Posted by: bkivey | 14 October 2010

Credit Rating

Anyone with steady work and a desire to buy has, at one time or another, wondered about their credit rating. This is especially true if they are contemplating a big-ticket item like a car or house or a large loan. A more favorable credit score translates into more better loan interest rates and thousands of dollars saved compared to a less-favorable score. If you want the advertised interest rates you’d better be in a position to be a ‘well qualified buyer’. If not, you might still get the car or the house or the loan, but you’ll pay a lot more for the same thing.

As go consumer credit scores so go the same for political entities like towns and states and nations. After reading that my home state’s credit score was in danger of being lowered if the state took on any more debt, I became curious about the comparative credit ratings of the fifty states and how they stacked up against some national scores. How do the financial markets view my state? Is California the financial basket case it’s perceived to be? What’s the financial health of my state compared to other countries?

Thanks to Ben Schott at The New York Times, we can look at a chart and find the answers to these questions and many, many more. Some of the data is surprising, and depending on where you live, may be cause for concern the next time your state lawmakers get together. 

Apologies for the poor image quality, but the original is a GIF file and thus does not enlarge well.

While all US states are ‘A-listers’, California and Illinois are perilously close to falling out of that group. Both have credit ratings worse than countries such as Botswana, Chile, Israel, and Italy and are on par with the likes of Poland and Libya.

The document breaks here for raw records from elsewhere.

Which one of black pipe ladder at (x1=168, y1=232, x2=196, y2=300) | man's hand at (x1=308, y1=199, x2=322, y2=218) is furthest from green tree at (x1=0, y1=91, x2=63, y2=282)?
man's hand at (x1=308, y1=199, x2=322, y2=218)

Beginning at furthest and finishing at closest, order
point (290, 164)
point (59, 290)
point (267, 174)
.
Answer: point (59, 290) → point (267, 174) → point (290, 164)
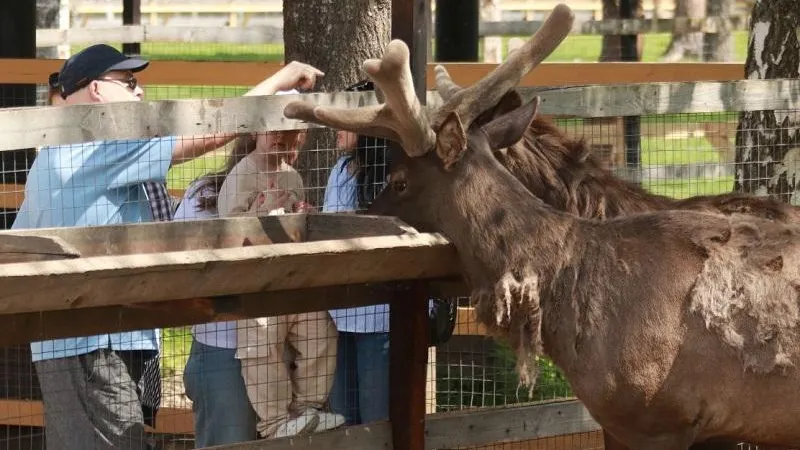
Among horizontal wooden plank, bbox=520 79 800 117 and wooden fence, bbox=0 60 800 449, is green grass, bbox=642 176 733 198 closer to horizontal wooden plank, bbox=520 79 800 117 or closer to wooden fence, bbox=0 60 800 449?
horizontal wooden plank, bbox=520 79 800 117

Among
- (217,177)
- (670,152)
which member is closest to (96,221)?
Answer: (217,177)

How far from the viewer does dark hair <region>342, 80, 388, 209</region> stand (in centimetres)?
569

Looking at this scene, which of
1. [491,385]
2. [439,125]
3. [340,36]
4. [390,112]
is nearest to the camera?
[390,112]

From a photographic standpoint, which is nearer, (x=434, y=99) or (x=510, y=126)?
(x=510, y=126)

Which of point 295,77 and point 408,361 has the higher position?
point 295,77

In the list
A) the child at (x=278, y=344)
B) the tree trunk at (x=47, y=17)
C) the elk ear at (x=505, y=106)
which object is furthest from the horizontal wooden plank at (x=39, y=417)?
the tree trunk at (x=47, y=17)

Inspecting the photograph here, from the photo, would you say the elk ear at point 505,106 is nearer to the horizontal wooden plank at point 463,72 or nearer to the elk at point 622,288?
the elk at point 622,288

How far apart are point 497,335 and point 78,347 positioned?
159 cm

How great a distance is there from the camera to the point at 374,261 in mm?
4883

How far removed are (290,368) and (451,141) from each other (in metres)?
1.18

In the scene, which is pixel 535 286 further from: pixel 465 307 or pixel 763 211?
pixel 465 307

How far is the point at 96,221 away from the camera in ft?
17.3

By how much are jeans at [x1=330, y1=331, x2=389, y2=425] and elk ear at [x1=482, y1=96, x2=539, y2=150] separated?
965mm

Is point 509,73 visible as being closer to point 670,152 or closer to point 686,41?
point 670,152
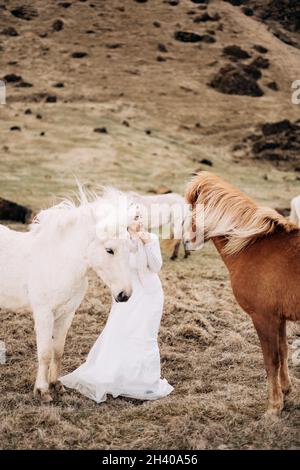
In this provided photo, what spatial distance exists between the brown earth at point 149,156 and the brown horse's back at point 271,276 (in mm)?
1098

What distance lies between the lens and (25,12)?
60094 millimetres

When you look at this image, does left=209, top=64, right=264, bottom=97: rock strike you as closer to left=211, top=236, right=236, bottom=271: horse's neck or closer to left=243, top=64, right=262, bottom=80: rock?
left=243, top=64, right=262, bottom=80: rock

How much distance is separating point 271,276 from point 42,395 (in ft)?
8.56

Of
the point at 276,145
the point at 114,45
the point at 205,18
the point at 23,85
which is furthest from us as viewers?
the point at 205,18

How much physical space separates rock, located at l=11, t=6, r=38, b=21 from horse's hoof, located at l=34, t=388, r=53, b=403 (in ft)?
205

A state’s (or a country’s) credit rating has a direct impact on the citizens. Because the measure determines how much and at what rate money can be borrowed, and for some institutions whether funds can be lent at all, state spending that the voters may find desirable can’t be implemented, programs may be cut, taxes raised, or some combination thereof. The money has to come from somewhere. If you live in a state with a lower credit rating, and politicians start talking about spending money, you may want to ask yourself, and them, about the differences between cost, value, needs, and wants.